Alirocumab vs. terapia usuale nel paziente diabetico con
A cura di Carla Tortul
29 giugno 2017 (Gruppo ComunicAzione) – Nel simposio svoltosi durante 77th Scientific Sessions dell’ADA, tenutesi a San Diego (California; USA), dal titolo Inibizione di PCSK9 in pazienti dislipidemici affetti da diabete, sono stati presentati i risultati di due studi ODYSSEY DIABETES. Il primo di essi, lo studio internazionale “Efficacy and Safety of Alirocumab Versus Usual Care on Top of Maximally Tolerated Statin Therapy in Patients With Type 2 Diabetes and Mixed Dyslipidemia” (ODYSSEY DM-Dyslipidemia), ha valutato l’efficacia e la sicurezza del trattamento con alirocumab, un inibitore della proproteina della convertasi subtilisina/Kexin tipo 9 (PCSK9), rispetto alla terapia standard, in pazienti con diabete tipo 2 (DMT2) e dislipidemia mista, a rischio cardiovascolare (CV) elevato e con colesterolo non HDL (C-non HDL) non adeguatamente controllato con il dosaggio massimo tollerato di statina.
Disegno e Metodi dell’ODYSSEY DM-Dyslipidemia
Si tratta di uno studio internazionale randomizzato, aperto, a bracci paralleli a cui hanno partecipato 413 persone con DMT2, provenienti da 110 centri di Stati Uniti, Europa, Sud America, Medio Oriente, Australia e Regno Unito, per un periodo di trattamento di 24 settimane e un periodo di follow-up di sicurezza di 8 settimane.
I principali criteri di inclusione erano il DMT2, la dislipidemia mista (C-non HDL ≥100mg/dl e trigliceridi ≥150 e <500mg/dl) e un elevato rischio CV (ossia con malattia cardiovascolare aterosclerotica documentata o con almeno un altro fattore di rischio CV).
Per la prima volta la riduzione del colesterolo è stata valutata utilizzando, come endpoint primario, il C-non HDL, considerato un migliore indicatore del rischio CV rispetto al colesterolo LDL, in particolare nei pazienti con DMT2 e dislipidemia mista.
I pazienti sono stati randomizzati, in un rapporto 2:1, ad alirocumab 75 mg ogni 2 settimane (somministrato per via sottocutanea tramite un autoiniettore) o alla terapia standard, in aggiunta alla massima dose tollerata di statina (se non intolleranti).
Nei pazienti randomizzati alla terapia standard che non raggiungevano un adeguato controllo del C-non HDL con la posologia massima tollerata di statina, gli investigatori potevano aggiungere, a loro scelta e in accordo con le linee guida locali, uno dei seguenti farmaci: ezetimibe, fenofibrato, acidi grassi omega-3 o acido nicotinico.
I pazienti del gruppo in trattamento con alirocumab che mantenevano un C-non HDL ≥100mg/dl al follow-up di 8 settimane, venivano sottoposti, in cieco, all’aumento della posologia di alirocumab a 150 mg a partire dalla 12ma settimana.
L’endpoint primario dello studio era la differenza percentuale di non HDL-C dal basale alla 24ma settimana, tra i bracci in trattamento.
Risultati
Dopo 24 settimane, i dati indicano che alirocumab ha ridotto significativamente il C-non HDL rispetto alla terapia convenzionale, con una differenza media tra i due bracci del 32,5% (p <0,0001).
È stato inoltre osservato un miglioramento complessivo dell’assetto lipidico nei pazienti del gruppo attivo rispetto a quelli in terapia tradizionale, e la maggior parte dei pazienti del gruppo in alirocumab ha raggiunto i livelli raccomandati di lipidi alla dose di 75 mg.
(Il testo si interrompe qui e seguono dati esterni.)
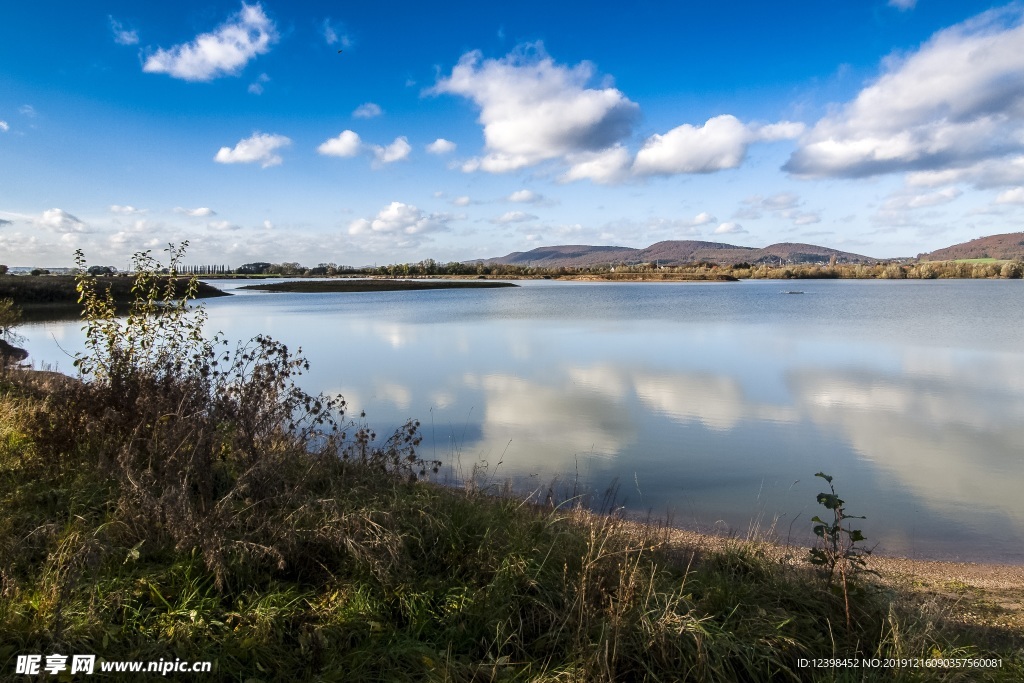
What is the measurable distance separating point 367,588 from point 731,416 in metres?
10.2

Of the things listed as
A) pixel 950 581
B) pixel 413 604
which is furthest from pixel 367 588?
pixel 950 581

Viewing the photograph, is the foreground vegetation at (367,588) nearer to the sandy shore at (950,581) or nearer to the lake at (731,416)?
the sandy shore at (950,581)

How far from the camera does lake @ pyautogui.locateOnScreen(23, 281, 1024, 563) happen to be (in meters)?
7.79

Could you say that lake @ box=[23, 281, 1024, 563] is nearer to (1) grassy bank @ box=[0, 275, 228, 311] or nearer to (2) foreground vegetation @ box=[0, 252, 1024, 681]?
(2) foreground vegetation @ box=[0, 252, 1024, 681]

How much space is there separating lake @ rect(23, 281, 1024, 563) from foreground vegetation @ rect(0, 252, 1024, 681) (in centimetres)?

Non sono state registrate differenze nel numero di eventi avversi tra i due bracci.
Alirocumab è stato generalmente ben tollerato e non ha influenzato il controllo glicemico.
Commenti e prospettive
“La malattia cardiovascolare è una causa significativa di morbilità e mortalità nelle persone con diabete tipo 2. La dislipidemia mista è comunemente presente in tali pazienti e aumenta ulteriormente il loro rischio cardiovascolare” ha affermato Robert R. Henry, MD, della Division of Endocrinology & Metabolism alla University of California, San Diego (Californa; USA), e responsabile del Endocrinology, Metabolism & Diabetes Section e del Center for Metabolic Research presso VA Medical Center di San Diego. E ha aggiunto “Lo studio ODYSSEY DM-Dyslipidemia è il primo trial che confronta direttamente un inibitore di PCSK9 con la terapia tradizionale in pazienti con diabete tipo 2 e dislipidemia. I risultati del nostro studio potranno aiutare i clinici nella gestione della dislipidemia mista, che rappresenta una sfida persistente nella pratica clinica”.